We all know how obsessed you are with the oldest of anything. But please, stop. You are doing a grave disservice to languages by saying things like ‘A tribal language thought to have existed for 65,000 years has disappeared forever’ or ‘Languages in the Andamans are thought to originate from Africa. Some may be 70,000 years old.’ This is utter nonsense, even if you find a scholar to tell you otherwise. All languages are always changing, and although some may change more rapidly than others, the idea that a language could persist essentially unchanged for multiple millennia is pure bunk. The idea that we can assign exact ages to languages (other than recent inventions) is even more ridiculous. The only ancient languages are the ones actually spoken in the past, and all currently spoken languages have equally long histories. It is a great tragedy that the Bo language has gone extinct, as it is when, every other week or so, another language goes extinct on this planet. It is a tragedy regardless of how long the language has been spoken, because it represents the end of a particular part of the modern world’s cultural diversity. Your attempt to sensationalize this story by exoticizing indigenous peoples as primitives lost in time is unwelcome and counterproductive. Let me help:

The Bo (Aka-Bo) language was a member of the Northern branch of the Greater Andamanese language subfamily.

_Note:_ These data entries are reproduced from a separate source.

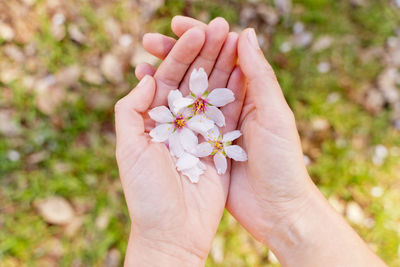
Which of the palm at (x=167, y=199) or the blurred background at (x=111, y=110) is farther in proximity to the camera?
the blurred background at (x=111, y=110)

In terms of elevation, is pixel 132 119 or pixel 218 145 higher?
pixel 132 119

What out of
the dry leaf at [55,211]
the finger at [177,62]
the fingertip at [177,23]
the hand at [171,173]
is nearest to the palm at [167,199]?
the hand at [171,173]

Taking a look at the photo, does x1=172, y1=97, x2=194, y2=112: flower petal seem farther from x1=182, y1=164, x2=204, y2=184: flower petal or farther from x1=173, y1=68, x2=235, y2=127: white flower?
x1=182, y1=164, x2=204, y2=184: flower petal

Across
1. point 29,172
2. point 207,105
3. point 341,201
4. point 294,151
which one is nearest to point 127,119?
point 207,105

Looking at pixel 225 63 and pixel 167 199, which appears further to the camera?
pixel 225 63

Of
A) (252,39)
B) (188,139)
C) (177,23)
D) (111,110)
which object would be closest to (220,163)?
(188,139)

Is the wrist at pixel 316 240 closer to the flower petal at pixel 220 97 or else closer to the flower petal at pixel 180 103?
the flower petal at pixel 220 97

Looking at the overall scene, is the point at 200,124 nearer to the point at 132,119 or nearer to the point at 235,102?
the point at 235,102
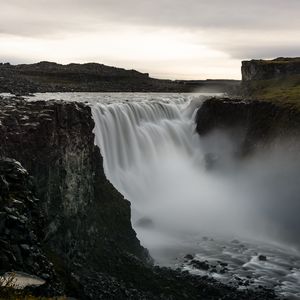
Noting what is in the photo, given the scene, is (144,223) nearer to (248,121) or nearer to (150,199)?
→ (150,199)

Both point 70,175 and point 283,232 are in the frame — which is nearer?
point 70,175

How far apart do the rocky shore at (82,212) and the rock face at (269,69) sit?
281ft

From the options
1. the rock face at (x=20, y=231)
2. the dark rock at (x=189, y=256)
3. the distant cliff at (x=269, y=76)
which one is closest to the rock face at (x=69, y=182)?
the dark rock at (x=189, y=256)

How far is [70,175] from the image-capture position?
39125 millimetres

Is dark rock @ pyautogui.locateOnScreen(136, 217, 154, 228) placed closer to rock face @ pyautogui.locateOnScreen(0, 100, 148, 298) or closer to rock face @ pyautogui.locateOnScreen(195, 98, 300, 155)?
rock face @ pyautogui.locateOnScreen(0, 100, 148, 298)

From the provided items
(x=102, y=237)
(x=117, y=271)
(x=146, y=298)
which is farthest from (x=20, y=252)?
(x=102, y=237)

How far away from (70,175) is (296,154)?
37227 millimetres

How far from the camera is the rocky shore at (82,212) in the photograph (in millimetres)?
33781

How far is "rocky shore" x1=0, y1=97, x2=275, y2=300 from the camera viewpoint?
33.8m

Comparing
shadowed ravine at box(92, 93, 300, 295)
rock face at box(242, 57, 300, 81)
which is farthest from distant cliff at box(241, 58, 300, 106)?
shadowed ravine at box(92, 93, 300, 295)

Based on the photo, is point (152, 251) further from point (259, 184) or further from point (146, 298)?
point (259, 184)

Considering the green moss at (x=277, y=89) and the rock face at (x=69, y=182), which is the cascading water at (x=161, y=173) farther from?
the green moss at (x=277, y=89)

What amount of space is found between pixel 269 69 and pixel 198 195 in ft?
210

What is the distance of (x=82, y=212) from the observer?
39.8 metres
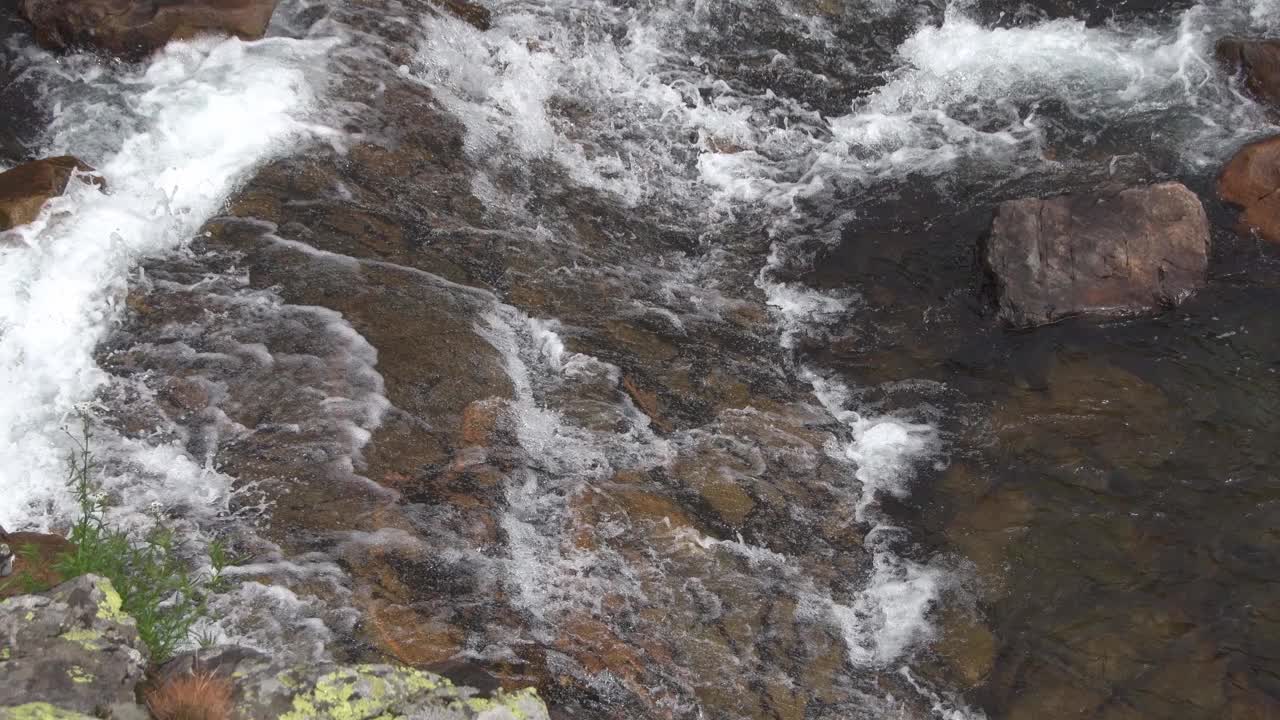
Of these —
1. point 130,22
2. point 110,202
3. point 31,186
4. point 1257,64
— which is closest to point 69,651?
point 110,202

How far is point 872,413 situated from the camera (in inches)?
306

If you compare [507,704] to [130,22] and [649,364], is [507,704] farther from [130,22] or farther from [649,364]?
[130,22]

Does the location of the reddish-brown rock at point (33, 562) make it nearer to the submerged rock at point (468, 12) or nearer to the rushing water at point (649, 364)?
the rushing water at point (649, 364)

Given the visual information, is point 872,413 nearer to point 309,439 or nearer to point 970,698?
point 970,698

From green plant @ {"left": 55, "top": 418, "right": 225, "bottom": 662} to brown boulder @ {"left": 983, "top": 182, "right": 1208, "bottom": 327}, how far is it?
20.1 feet

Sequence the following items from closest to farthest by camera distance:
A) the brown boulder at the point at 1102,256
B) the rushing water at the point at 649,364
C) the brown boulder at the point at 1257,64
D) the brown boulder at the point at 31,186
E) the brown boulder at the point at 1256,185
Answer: the rushing water at the point at 649,364, the brown boulder at the point at 31,186, the brown boulder at the point at 1102,256, the brown boulder at the point at 1256,185, the brown boulder at the point at 1257,64

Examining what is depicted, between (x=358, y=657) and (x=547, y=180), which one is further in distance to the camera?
(x=547, y=180)

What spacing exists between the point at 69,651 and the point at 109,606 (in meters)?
0.27

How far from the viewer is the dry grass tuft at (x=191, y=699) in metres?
3.98

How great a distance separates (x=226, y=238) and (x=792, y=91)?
18.2 ft

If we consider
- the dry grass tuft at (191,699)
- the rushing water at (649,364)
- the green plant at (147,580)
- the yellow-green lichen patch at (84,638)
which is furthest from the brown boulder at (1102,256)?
the yellow-green lichen patch at (84,638)

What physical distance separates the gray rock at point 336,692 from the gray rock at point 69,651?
0.21 metres

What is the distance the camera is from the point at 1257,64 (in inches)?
402

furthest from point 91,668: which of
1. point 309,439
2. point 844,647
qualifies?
point 844,647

With its extinction, only one Greater Andamanese language, A-Pucikwar, has any remaining known speakers, and it is highly endangered. The ten Great Andamanese and three South Andamanese languages are all related to one another, although the exact relationships among them remain unclear, but there is no known relationship between the Andamanese languages and any other languages of the world. Their importance for linguistics is that they may represent descendants of the languages of the original migrants to the Andaman Islands many millennia ago, and if we were able to reconstruct the Proto-Andamanese language, potentially to better understand the population and migration history of the Indian Ocean. Their importance for their remaining speakers is inestimably greater.

World Loanword Database

The World Loanword Database project (WOLD), edited by Martin Haspelmath and Uri Tadmor, is now online and freely available to users. It’s a remarkable resource compiled with the purpose of analyzing language contact at the lexical level. Over fifty linguists (including my colleague Martha Ratliff here at Wayne State) have provided mini-vocabularies of languages (41 in total) including information for thousands of words on borrowing, attested age, and analyzability, creating cross-linguistic indices that measure the degree to which particular words (and types of words) tend to be borrowed, and from which languages they are borrowed. So, for instance, you can find that more languages have a borrowed word for father than for mother, or that Hawai’ian borrowed several terms for continental North American animals (prairie dog, skunk, kingfisher) from Ute (an indigenous language of Colorado). It’s a rich and highly functional database, and my only ‘complaint’ is that I’d like to see hundreds more languages covered! I need to stop playing with it right now or my day is going to be shot.

Of course, being who I am and doing what I do, the first place I turned was to the numerals, and I immediately noticed two significant things:

– Ordinal numerals seem to be less frequently borrowed than cardinals; first is borrowed less often than one; second less often than two; and third less often than three.

Fifteen is borrowed less often than five or ten. Fifteen is far more analyzable than either ten or five (most often as ’10+5′) – so how does this make sense?) I’ll have to look at the data more closely to figure this one out … but not today, work calls!